L’ULTIMA RAFFICA DI SILVIO


Le sue vere intenzioni le aveva rivelate a pochi fedelissimi, nei giorni in cui sui giornali e sulle tv Angelino Alfano continuava a giurare che si sarebbero svolte le primarie nel Pdl e che lui sarebbe stato eletto candidato premier. «Ho deciso: mi ricandido», lo smentiva in privato Silvio Berlusconi, così, tutto d’un soffio, una sera a Palazzo Grazioli, scrutando sul viso le reazioni dell’interlocutore, a metà tra lo stupore e il terrore. «Lo so, è una follia», aveva subito aggiunto il Cavaliere anticipando le obiezioni. «Ma se non mi facessi muovere dalla follia non sarei mai entrato in politica e non avrei mai fatto Forza Italia». E a quel punto, a testimonianza del suo stato d’animo, era scoppiato a ridere. Una lunga risata liberatoria.

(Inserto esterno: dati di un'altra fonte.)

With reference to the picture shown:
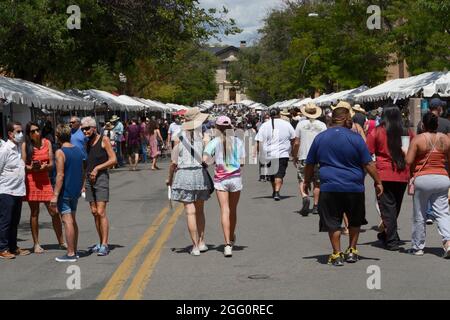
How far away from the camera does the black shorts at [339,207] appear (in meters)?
8.69

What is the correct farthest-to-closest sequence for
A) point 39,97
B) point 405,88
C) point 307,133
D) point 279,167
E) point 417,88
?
1. point 405,88
2. point 417,88
3. point 39,97
4. point 279,167
5. point 307,133

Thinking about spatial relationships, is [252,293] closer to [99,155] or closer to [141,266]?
[141,266]

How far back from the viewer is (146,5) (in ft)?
97.1

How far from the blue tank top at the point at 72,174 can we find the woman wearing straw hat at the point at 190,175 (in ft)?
3.70

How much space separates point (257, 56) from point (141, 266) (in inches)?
4442

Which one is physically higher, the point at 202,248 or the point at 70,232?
the point at 70,232

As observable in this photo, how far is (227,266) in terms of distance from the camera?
8828mm

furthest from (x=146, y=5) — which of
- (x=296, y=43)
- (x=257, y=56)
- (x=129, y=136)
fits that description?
(x=257, y=56)

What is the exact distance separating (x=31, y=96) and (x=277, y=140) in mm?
8320

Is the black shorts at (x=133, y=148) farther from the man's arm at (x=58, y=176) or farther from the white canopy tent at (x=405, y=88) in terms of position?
the man's arm at (x=58, y=176)

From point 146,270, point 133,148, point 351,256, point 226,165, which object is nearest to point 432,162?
point 351,256

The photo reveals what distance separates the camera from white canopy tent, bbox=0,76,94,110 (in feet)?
64.6

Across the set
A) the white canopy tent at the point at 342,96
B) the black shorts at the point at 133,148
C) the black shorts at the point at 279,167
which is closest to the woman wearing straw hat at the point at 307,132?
the black shorts at the point at 279,167

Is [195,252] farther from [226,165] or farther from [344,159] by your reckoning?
[344,159]
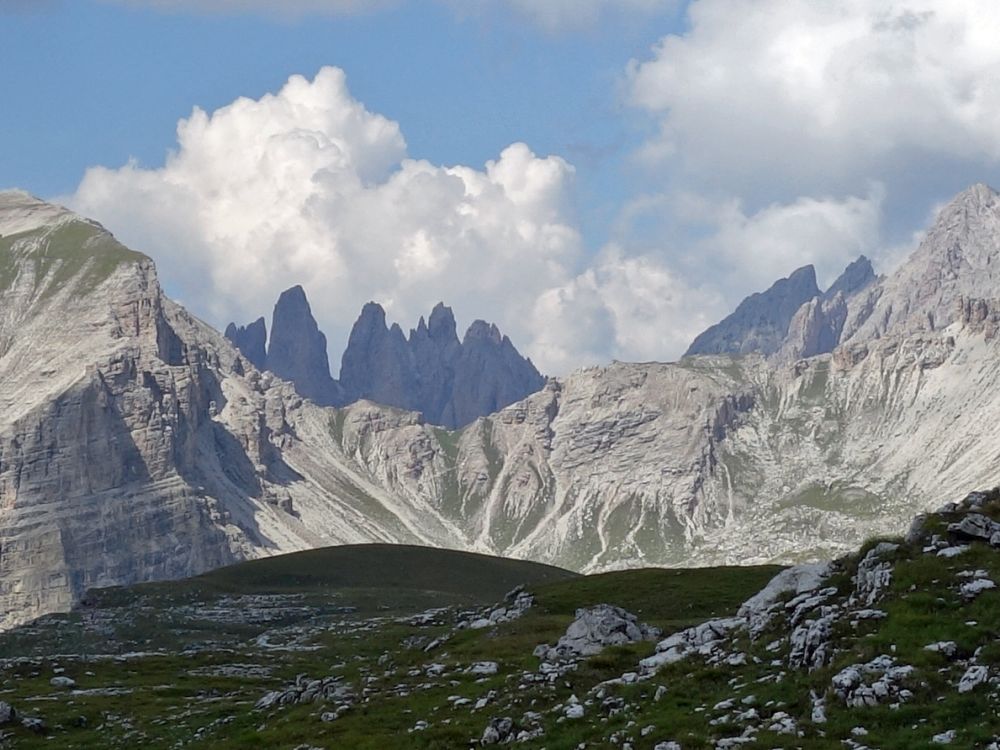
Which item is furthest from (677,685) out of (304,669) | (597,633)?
(304,669)

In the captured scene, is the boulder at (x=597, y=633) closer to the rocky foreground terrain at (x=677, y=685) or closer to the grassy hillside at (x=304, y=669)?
the rocky foreground terrain at (x=677, y=685)

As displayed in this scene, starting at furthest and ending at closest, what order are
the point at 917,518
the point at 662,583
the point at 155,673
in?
the point at 662,583, the point at 155,673, the point at 917,518

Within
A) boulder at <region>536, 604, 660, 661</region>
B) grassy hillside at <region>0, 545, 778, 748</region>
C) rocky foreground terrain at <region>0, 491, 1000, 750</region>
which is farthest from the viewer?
boulder at <region>536, 604, 660, 661</region>

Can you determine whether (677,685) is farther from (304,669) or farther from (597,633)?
(304,669)

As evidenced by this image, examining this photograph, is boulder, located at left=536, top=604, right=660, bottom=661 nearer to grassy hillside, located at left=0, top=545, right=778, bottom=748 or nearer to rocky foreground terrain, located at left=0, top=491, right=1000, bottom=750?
rocky foreground terrain, located at left=0, top=491, right=1000, bottom=750

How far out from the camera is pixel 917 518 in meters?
50.6

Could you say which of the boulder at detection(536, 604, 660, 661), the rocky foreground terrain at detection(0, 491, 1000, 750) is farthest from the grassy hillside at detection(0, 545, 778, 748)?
the boulder at detection(536, 604, 660, 661)

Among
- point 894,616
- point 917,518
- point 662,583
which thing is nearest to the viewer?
point 894,616

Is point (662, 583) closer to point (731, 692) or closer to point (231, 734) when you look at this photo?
point (231, 734)

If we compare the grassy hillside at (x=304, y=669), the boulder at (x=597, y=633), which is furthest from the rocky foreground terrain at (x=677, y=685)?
the grassy hillside at (x=304, y=669)

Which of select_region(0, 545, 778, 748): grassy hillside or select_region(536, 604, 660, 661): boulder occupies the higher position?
select_region(536, 604, 660, 661): boulder

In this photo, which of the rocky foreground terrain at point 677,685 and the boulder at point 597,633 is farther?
the boulder at point 597,633

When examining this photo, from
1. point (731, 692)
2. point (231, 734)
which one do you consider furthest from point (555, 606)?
point (731, 692)

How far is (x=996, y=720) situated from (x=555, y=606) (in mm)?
72568
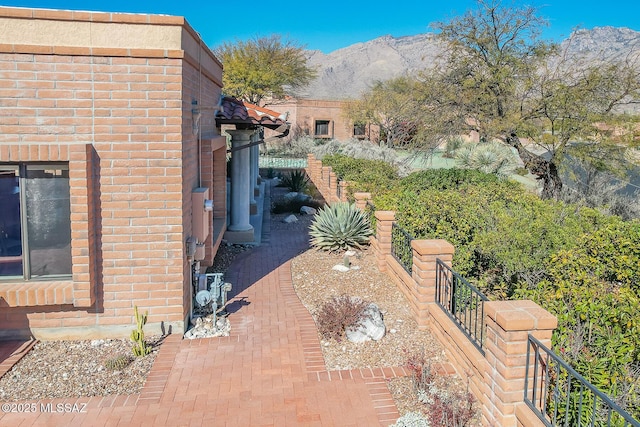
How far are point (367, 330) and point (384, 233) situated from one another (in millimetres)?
3111

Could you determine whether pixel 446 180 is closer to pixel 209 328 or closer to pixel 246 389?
pixel 209 328

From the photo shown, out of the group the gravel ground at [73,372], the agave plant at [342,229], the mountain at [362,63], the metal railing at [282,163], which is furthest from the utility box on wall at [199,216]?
the mountain at [362,63]

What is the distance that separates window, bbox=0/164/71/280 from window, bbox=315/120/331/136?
146 feet

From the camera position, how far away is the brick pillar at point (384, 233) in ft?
30.1

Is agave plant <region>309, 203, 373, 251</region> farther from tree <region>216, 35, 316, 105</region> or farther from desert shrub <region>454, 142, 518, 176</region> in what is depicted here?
tree <region>216, 35, 316, 105</region>

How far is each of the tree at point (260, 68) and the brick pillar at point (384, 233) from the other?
3421cm

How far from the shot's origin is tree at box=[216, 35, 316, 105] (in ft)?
137

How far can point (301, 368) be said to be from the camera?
5723 millimetres

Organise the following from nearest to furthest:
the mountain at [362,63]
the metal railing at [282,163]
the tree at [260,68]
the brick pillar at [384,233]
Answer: the brick pillar at [384,233] < the metal railing at [282,163] < the tree at [260,68] < the mountain at [362,63]

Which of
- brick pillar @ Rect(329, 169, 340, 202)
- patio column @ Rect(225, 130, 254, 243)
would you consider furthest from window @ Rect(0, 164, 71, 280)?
brick pillar @ Rect(329, 169, 340, 202)

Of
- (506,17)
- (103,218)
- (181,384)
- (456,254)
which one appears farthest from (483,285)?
(506,17)

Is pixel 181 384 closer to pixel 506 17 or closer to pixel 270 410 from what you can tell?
pixel 270 410

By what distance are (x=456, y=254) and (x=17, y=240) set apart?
589 cm

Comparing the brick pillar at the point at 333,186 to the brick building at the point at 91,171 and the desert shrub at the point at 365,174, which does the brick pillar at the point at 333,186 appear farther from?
the brick building at the point at 91,171
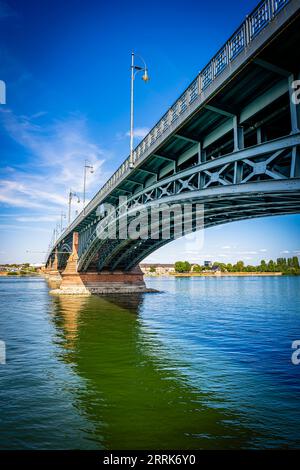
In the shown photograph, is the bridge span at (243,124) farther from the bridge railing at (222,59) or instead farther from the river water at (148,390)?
the river water at (148,390)

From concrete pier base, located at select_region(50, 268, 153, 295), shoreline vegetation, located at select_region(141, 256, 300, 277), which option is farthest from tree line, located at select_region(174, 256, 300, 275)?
concrete pier base, located at select_region(50, 268, 153, 295)

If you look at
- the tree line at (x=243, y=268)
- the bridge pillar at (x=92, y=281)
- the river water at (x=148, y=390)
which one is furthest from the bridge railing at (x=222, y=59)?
the tree line at (x=243, y=268)

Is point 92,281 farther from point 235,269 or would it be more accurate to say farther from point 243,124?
point 235,269

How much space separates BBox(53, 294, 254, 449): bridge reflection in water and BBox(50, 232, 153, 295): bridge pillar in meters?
30.3

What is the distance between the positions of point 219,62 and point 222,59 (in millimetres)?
226

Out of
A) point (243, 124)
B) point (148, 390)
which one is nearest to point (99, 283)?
point (148, 390)

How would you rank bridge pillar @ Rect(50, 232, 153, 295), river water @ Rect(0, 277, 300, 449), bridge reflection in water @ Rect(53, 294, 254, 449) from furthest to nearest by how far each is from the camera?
bridge pillar @ Rect(50, 232, 153, 295), river water @ Rect(0, 277, 300, 449), bridge reflection in water @ Rect(53, 294, 254, 449)

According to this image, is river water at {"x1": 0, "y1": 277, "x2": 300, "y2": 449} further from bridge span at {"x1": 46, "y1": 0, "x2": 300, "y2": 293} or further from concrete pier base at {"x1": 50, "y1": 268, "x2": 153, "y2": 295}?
concrete pier base at {"x1": 50, "y1": 268, "x2": 153, "y2": 295}

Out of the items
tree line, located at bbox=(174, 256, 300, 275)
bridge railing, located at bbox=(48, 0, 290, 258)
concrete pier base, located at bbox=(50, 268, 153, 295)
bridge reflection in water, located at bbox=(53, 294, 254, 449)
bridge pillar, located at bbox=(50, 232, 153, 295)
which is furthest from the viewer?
tree line, located at bbox=(174, 256, 300, 275)

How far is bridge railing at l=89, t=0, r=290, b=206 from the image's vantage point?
877cm

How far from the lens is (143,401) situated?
28.3 ft

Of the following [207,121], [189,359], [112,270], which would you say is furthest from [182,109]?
[112,270]

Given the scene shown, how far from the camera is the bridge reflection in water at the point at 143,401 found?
21.4 feet
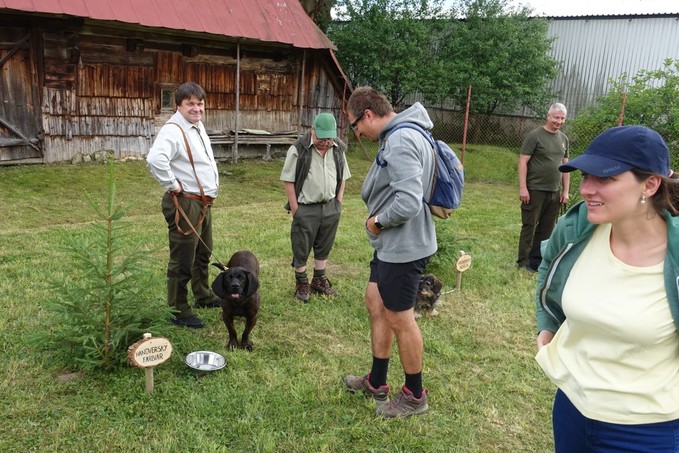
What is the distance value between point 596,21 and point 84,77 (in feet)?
53.2

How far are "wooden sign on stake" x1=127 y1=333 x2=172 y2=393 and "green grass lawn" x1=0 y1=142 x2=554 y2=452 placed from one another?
0.21 m

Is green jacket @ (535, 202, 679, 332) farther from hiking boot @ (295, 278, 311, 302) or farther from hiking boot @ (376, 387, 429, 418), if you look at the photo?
hiking boot @ (295, 278, 311, 302)

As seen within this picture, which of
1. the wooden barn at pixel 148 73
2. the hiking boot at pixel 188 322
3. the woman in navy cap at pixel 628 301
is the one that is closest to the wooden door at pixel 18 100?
the wooden barn at pixel 148 73

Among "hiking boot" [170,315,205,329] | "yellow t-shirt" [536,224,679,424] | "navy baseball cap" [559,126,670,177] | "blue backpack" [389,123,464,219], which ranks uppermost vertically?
"navy baseball cap" [559,126,670,177]

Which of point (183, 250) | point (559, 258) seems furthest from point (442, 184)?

L’ultima follia di Silvio, in pochi giorni, ha sconquassato la politica italiana e europea. E preoccupa chi non ci trova nulla da ridere, anche nel Pdl. «A un momento di follia vero e proprio segua un’assunzione di responsabilità per far capire che Mario Monti è necessario», ha reagito il ciellino Mario Mauro, vice-presidente del Parlamento europeo, l’azzurro più sensibile agli umori che si agitano nel Ppe egemonizzato dai democristiani tedeschi di Angela Merkel. Anticipando lo scontro che verrà. Il duello: tra il Cavaliere e il Professore. L’Italia di Berlusconi e l’Italia di Monti. Due lombardi, opposti per stile, formazione, frequentazioni che però si sono a lungo incuriositi, interessati, in qualche caso attratti. «Tra me e Berlusconi c’è un rapporto di simpatia», spiegò Monti a "l’Espresso" nel 2005. «Non abbiamo mai avuto difficoltà di dialogo nelle non numerose occasioni in cui ci siamo incontrati. È una persona di prorompente cordialità». E confessò di apprezzare le storielle dell’allora premier: «anche se sono incapace di ricordarle e di raccontarle, le barzellette mi piacciono».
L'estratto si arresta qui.